As amargas críticas aos organismos sindicais e à direção do Partido Socialista encorajaram de novo os capitalistas, que já não se continham na luta contra o proletariado de Turim e contra os conselhos de fábrica. A conferência de industriais, realizada em março de 1920 em Milão, desenvolveu um plano de ataque, mas os mentores da classe trabalhadora, as organizações econômicas e políticas não tomaram conhecimento desse fato. Abandonado por todos, o proletariado de Turim foi forçado a enfrentar sozinho, com suas próprias forças, o capitalismo nacional e o poder do Estado. Turin foi inundada por um exército de policiais: ao redor da cidade, canhões e metralhadoras foram posicionados em pontos estratégicos. Assim, quando todo esse aparato militar estava pronto, os capitalistas começaram a provocar o proletariado. É verdade que, diante dessas condições gravíssimas de luta, o proletariado hesitou em aceitar o desafio, mas quando ficou claro que o conflito era inevitável, a classe trabalhadora corajosamente saiu de suas posições e tentou levar a luta a um fim vitorioso.

O conselho nacional socialista de Milão

Os trabalhadores da engenharia ficaram em greve por um mês inteiro, os outros trabalhadores, por dez dias; as indústria e comunicações foram paralisadas em toda a província. O proletariado de Turim estava, entretanto, isolado do resto da Itália: os órgãos centrais nada fizeram para ajudá-lo, e nem mesmo publicaram sequer um manifesto para explicar ao povo italiano a importância da luta dos trabalhadores de Turim. O Avanti! recusou-se a publicar o manifesto da seção de Turim do partido. Em todos os lugares, os camaradas de Turim eram chamados de anarquistas e aventureiros. Na época, o conselho nacional do partido deveria ter vindo a Turim: a reunião foi transferida para Milão, porque uma cidade escrava de uma greve geral parecia inadequada como um teatro de discussões socialistas.

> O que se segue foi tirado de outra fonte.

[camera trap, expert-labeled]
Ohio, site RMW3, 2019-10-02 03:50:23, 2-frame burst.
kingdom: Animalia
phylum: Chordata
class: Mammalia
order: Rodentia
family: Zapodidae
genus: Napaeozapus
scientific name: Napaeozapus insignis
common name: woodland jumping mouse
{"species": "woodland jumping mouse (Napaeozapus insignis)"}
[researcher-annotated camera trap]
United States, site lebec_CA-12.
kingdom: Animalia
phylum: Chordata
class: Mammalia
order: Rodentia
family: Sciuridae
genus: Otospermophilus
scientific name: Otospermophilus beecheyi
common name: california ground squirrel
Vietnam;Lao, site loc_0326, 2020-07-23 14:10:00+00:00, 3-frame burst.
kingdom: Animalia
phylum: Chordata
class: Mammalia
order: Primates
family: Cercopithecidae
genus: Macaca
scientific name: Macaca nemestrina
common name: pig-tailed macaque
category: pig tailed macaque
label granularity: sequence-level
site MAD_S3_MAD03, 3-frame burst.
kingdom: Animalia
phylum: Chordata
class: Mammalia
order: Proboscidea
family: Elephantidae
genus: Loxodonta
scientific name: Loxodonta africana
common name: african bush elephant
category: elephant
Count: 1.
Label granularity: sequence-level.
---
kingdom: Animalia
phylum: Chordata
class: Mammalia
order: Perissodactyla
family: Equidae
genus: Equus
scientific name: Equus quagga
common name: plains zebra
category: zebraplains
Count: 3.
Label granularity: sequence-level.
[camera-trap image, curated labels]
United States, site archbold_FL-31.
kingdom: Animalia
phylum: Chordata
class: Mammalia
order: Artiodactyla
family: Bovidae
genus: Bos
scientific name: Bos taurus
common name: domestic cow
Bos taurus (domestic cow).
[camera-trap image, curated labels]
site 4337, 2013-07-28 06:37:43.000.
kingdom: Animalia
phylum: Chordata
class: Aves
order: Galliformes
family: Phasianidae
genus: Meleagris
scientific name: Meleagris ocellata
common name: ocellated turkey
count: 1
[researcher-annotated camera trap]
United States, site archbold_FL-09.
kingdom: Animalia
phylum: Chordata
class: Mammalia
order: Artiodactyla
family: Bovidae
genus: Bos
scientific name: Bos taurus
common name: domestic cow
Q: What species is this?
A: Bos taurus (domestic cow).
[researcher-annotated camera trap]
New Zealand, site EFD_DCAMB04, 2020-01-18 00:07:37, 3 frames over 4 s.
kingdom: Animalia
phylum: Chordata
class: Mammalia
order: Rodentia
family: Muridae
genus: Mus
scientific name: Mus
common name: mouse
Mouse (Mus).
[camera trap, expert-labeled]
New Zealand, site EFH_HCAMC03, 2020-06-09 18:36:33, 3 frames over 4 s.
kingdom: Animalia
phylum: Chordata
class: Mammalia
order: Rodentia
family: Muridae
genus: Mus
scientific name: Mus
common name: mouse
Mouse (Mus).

Na ocasião, os homens chamados para liderar o partido demonstraram toda a sua impotência: enquanto as massas trabalhadoras em Turim defendiam corajosamente os conselhos de fábrica, personificando o poder do proletariado, em Milão falava-se sobre projetos e métodos teóricos para a formação de conselhos como forma de poder político a ser conquistado pelo proletariado, discutiam-se os meios de organizar os ganhos não realizados, e o proletariado de Turim foi abandonado ao seu destino. A possibilidade de destruir o poder operário já conquistado foi deixada para a burguesia.

As massas proletárias italianas mostraram sua solidariedade com os camaradas de Turim de várias formas: os ferroviários de Pisa, Livorno e Florença recusaram-se a transportar tropas com destino a Turim; o cais e os trabalhadores da marinha de Livorno e Gênova sabotaram o movimento dos portos; e o proletariado de muitas cidades entrou em greve contra as ordens dos sindicatos.

A greve geral em Turim e Piemonte esbarrou na sabotagem e resistência das organizações sindicais e do próprio partido. No entanto, ela foi de grande importância educativa, porque demonstrou que a unidade prática entre operários e camponeses é possível, e apontou a necessidade urgente de lutar contra todos os mecanismos burocráticos das organizações sindicais, que são o mais sólido suporte para o trabalho oportunista dos parlamentares e dos reformistas que buscam sufocar todo movimento revolucionário das massas trabalhadoras.